Chemistry underlies millions of jobs in the manufacturing of products and in the retail businesses that sell those products. So much of what Congress does touches on chemistry. But occasionally Congress addresses chemistry issues in more specific ways, and this Congress is poised to address several major chemistry issues.
EPA Implementation of TSCA Reforms – In 2016 Congress passed and President Obama signed the Frank R. Lautenberg Chemical Safety for the 21st Century Act, the first major rewrite of the Toxic Substances Control Act (TSCA), the primary U.S. chemicals’ control law, since its passage in 1976. The changes to TSCA were extensive and recast our nation’s chemicals regulations as a much more proactive regime. EPA’s implementation of the new law has seen significant criticism from both industry and civil society. Chemical companies have been very concerned about the pace of approval of new chemicals under the new law, so EPA has taken steps to speed the approval process. Civil society groups are concerned that the increased pace of approvals represents policy decisions that are weaker than the requirements of the Lautenberg Chemical Safety Century Act. Under the new law EPA is also required to assess the safety of existing chemicals in commerce and regulate them further if needed to ensure safety; these assessments and proposed regulations are sure to spark controversy. These controversies provide fertile ground for Congressional oversight, and the House Energy and Commerce Committee has made clear that it intends extensive oversight of EPA’s implementation of the TSCA reforms.
Sustainable Chemistry – One of the major trends in chemistry in recent years is a move towards progressively “greener” or more sustainable chemistry. A bipartisan bill to bring better federal Research & Development (R&D) attention to the topic of sustainable chemistry is expected to be introduced in both the House and Senate this year. The Sustainable Chemistry R&D Act would create a coordinating entity in the White House to lay out a vision for Federal support of sustainable chemistry R&D and to coordinate related activities across federal departments and agencies. The bill would provide a central point of contact for the private sector and civil society to identify future needs in sustainable chemistry, such as areas where more sustainable alternatives will be needed, to help better coordinate federal R&D in areas of greatest relevance for consumer interests.

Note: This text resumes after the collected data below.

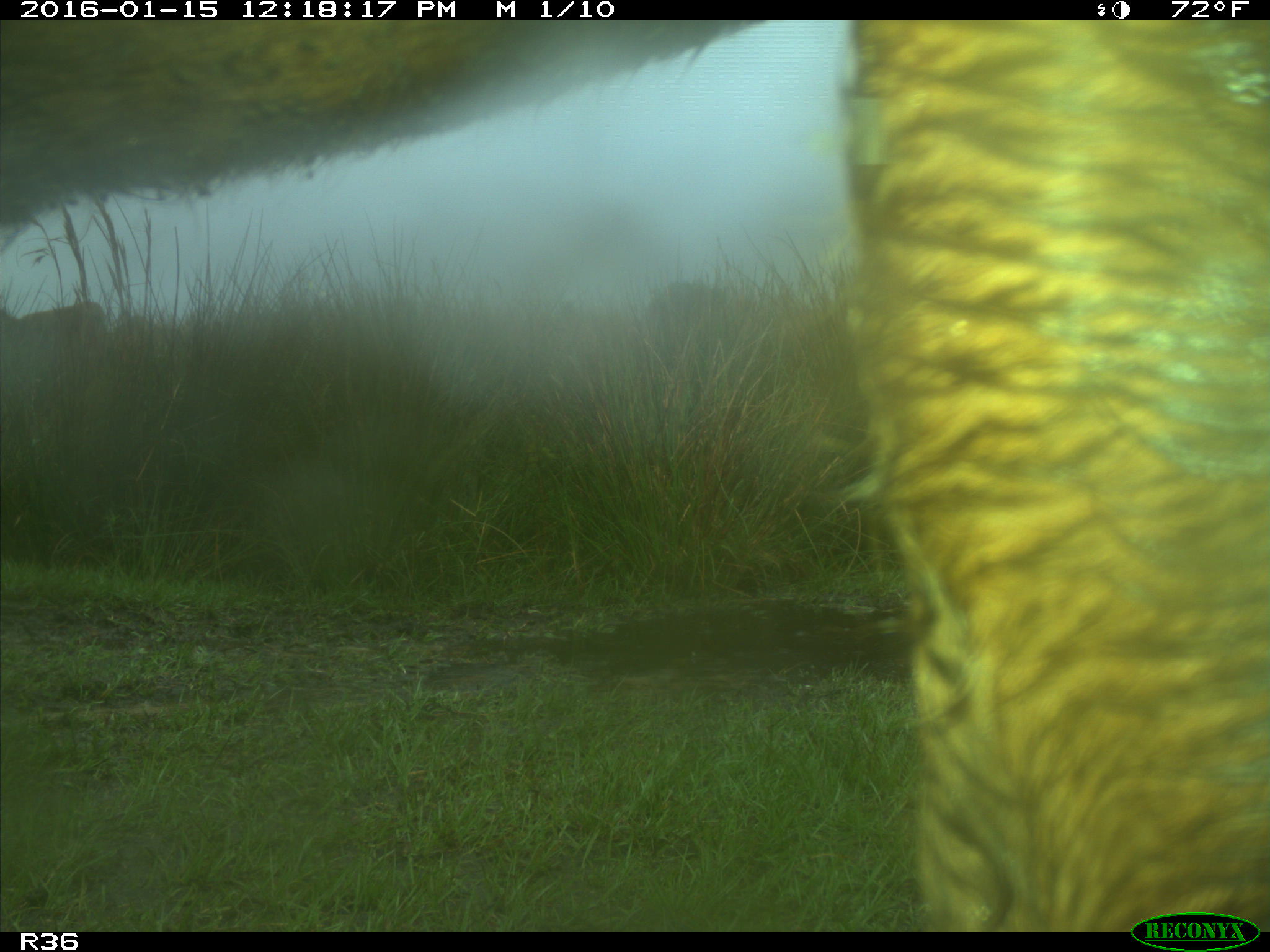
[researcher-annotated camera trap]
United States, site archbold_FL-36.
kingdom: Animalia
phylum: Chordata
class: Mammalia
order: Artiodactyla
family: Bovidae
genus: Bos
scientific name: Bos taurus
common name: domestic cow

Ingredient Safety and Transparency – Senators Susan Collins (R-ME) and Dianne Feinstein (D-CA) in the Senate and the Energy and Commerce Committee in the House are preparing to reintroduce the Personal Care Products Safety Act, a TSCA-like bill establishing greater rigor in the regulation of cosmetics and other personal care products ingredients, including required safety assessments for a number of currently common ingredients. Additionally, the Senate is developing a cleaning products ingredients disclosure bill in response to industry desire for a uniform ingredients transparency framework. Several states, including California and New York, have taken actions to regulate ingredient disclosure in cleaning products, raising concerns about multiple regulatory programs with differing requirements. The Senate bill would create a uniform national standard.
PFAS – Lastly, there is significant bipartisan legislative attention to the issue of the perfluorinated substances termed PFAS, environmentally persistent chemicals found widely in groundwater due to industrial emissions and in firefighting foams used in firefighter training for civilian and military applications. These efforts seek to expand monitoring for PFAS, set drinking water and cleanup standards, and encourage federal cleanup efforts.
So, whether your interest is in scientific and chemistry innovation, health and safety, environmental quality or industrial and consumer markets this will be a busy Congress.